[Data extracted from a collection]
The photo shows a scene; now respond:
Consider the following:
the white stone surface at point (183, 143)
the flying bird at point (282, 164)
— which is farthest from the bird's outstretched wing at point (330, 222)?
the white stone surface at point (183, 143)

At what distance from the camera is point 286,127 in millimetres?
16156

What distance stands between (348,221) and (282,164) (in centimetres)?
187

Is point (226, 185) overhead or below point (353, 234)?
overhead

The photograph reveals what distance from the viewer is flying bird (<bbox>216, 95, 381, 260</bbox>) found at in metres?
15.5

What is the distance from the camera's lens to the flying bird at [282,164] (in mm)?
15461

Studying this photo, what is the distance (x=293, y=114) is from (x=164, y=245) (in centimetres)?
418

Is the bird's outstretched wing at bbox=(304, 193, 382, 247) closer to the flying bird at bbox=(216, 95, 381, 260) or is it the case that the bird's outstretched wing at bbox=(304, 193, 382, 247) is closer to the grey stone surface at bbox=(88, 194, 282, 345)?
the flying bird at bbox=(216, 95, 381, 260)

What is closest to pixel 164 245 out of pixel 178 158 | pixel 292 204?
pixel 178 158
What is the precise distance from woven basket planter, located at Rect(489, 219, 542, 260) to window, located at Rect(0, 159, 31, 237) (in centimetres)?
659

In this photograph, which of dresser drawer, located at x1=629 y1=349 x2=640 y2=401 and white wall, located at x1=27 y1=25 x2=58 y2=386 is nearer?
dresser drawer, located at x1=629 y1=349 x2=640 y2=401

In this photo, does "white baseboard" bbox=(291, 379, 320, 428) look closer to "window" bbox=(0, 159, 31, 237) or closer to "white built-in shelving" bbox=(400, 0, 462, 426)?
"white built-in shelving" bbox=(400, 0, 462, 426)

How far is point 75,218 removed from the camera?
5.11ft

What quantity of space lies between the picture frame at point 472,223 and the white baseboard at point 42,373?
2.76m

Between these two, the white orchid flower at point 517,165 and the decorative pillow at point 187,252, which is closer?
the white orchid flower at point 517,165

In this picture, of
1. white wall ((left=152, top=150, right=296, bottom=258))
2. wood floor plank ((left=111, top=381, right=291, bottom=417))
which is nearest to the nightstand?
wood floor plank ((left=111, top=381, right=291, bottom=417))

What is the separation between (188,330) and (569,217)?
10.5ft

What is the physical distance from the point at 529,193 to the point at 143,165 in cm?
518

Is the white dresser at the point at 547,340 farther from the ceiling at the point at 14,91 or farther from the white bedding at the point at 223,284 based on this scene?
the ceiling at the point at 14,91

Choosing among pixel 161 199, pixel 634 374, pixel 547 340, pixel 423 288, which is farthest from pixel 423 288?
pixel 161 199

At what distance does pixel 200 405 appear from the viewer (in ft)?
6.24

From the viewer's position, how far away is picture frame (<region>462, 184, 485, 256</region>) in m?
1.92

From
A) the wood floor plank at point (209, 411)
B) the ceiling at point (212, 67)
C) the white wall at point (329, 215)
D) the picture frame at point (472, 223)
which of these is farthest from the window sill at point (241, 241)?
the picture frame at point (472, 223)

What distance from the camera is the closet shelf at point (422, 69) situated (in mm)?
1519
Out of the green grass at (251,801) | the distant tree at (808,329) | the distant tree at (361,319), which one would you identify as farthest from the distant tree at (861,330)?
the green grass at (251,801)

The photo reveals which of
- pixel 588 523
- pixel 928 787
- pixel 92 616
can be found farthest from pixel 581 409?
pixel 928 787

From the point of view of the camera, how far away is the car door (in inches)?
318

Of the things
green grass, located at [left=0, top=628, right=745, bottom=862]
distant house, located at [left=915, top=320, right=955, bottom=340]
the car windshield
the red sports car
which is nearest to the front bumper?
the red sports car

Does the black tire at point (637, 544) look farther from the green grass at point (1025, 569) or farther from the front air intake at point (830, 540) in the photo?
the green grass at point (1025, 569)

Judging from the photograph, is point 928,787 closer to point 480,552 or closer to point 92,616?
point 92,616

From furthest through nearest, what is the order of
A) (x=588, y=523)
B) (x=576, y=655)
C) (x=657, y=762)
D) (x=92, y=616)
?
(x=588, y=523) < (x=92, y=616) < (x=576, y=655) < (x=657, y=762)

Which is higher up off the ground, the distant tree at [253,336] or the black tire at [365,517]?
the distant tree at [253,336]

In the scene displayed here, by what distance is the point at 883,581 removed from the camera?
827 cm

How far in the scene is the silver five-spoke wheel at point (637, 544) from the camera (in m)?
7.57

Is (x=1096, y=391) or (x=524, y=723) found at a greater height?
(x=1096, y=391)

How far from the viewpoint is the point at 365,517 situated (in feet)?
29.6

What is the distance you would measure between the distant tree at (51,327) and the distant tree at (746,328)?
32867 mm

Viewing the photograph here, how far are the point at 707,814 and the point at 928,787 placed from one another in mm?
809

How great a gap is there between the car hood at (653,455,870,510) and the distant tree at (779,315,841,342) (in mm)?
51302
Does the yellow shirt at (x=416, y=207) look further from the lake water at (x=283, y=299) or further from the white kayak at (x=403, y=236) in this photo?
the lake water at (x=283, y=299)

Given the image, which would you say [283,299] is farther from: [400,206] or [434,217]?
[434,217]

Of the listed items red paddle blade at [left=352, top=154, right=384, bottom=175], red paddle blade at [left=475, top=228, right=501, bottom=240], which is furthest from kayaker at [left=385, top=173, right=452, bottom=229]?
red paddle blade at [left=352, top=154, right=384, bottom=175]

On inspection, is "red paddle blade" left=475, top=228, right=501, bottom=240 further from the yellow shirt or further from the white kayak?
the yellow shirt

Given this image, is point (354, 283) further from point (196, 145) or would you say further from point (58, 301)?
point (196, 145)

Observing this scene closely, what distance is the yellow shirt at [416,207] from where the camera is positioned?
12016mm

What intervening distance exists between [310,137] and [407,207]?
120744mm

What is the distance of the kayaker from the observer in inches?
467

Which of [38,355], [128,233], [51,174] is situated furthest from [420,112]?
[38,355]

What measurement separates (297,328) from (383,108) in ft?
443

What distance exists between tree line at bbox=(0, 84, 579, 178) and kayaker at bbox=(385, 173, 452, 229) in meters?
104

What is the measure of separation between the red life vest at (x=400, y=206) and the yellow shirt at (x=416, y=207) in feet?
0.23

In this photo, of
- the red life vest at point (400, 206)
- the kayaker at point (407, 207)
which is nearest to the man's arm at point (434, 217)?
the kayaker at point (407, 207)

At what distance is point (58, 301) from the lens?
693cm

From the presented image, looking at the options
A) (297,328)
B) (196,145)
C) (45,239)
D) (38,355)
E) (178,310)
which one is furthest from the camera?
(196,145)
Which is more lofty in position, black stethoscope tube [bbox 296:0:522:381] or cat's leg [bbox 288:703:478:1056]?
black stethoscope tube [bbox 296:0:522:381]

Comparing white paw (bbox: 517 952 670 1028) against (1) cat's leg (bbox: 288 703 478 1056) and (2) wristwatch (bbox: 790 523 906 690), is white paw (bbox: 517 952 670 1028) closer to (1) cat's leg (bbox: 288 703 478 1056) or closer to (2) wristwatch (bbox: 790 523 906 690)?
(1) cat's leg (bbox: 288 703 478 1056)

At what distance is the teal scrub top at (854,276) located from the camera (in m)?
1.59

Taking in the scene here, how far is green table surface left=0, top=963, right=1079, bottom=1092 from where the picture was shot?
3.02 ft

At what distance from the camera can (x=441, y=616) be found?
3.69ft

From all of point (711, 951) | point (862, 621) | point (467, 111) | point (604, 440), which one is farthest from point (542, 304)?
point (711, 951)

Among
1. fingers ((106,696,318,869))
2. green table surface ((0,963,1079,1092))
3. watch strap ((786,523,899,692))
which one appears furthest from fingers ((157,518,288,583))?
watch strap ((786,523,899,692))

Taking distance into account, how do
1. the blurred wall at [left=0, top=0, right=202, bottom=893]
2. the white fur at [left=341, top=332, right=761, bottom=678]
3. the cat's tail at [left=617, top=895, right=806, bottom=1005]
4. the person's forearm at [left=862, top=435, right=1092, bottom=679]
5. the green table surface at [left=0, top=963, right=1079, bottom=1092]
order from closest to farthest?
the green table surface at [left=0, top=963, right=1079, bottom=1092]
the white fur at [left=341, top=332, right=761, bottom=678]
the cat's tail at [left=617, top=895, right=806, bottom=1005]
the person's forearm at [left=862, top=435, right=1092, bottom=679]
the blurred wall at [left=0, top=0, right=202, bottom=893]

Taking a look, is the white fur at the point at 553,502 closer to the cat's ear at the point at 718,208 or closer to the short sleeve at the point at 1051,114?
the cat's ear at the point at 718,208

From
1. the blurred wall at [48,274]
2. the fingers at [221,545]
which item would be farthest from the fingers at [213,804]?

* _GIVEN INSTRUCTION_: In the records above, return only the line that contains "At what distance from the camera can" and every line after it through the last, exactly as they appear.

* _ANSWER FOR THIS EXERCISE_:
At what distance from the camera can (x=441, y=616) be found?
3.69ft

From all of point (711, 951) | point (862, 621) | point (467, 111) | point (604, 440), which one is farthest from point (542, 304)?
point (711, 951)

Among
1. fingers ((106,696,318,869))
2. green table surface ((0,963,1079,1092))
3. watch strap ((786,523,899,692))
which one appears furthest from fingers ((157,518,288,583))?
watch strap ((786,523,899,692))

Taking distance into account, how do
1. the blurred wall at [left=0, top=0, right=202, bottom=893]
2. the white fur at [left=341, top=332, right=761, bottom=678]
3. the cat's tail at [left=617, top=895, right=806, bottom=1005]
4. the person's forearm at [left=862, top=435, right=1092, bottom=679]
5. the green table surface at [left=0, top=963, right=1079, bottom=1092]
order from closest to farthest?
the green table surface at [left=0, top=963, right=1079, bottom=1092]
the white fur at [left=341, top=332, right=761, bottom=678]
the cat's tail at [left=617, top=895, right=806, bottom=1005]
the person's forearm at [left=862, top=435, right=1092, bottom=679]
the blurred wall at [left=0, top=0, right=202, bottom=893]

Taking a look, is the white fur at the point at 553,502 closer to the cat's ear at the point at 718,208 or closer to the short sleeve at the point at 1051,114?
the cat's ear at the point at 718,208

From
1. the blurred wall at [48,274]
2. the fingers at [221,545]
which item would be farthest from the fingers at [213,804]?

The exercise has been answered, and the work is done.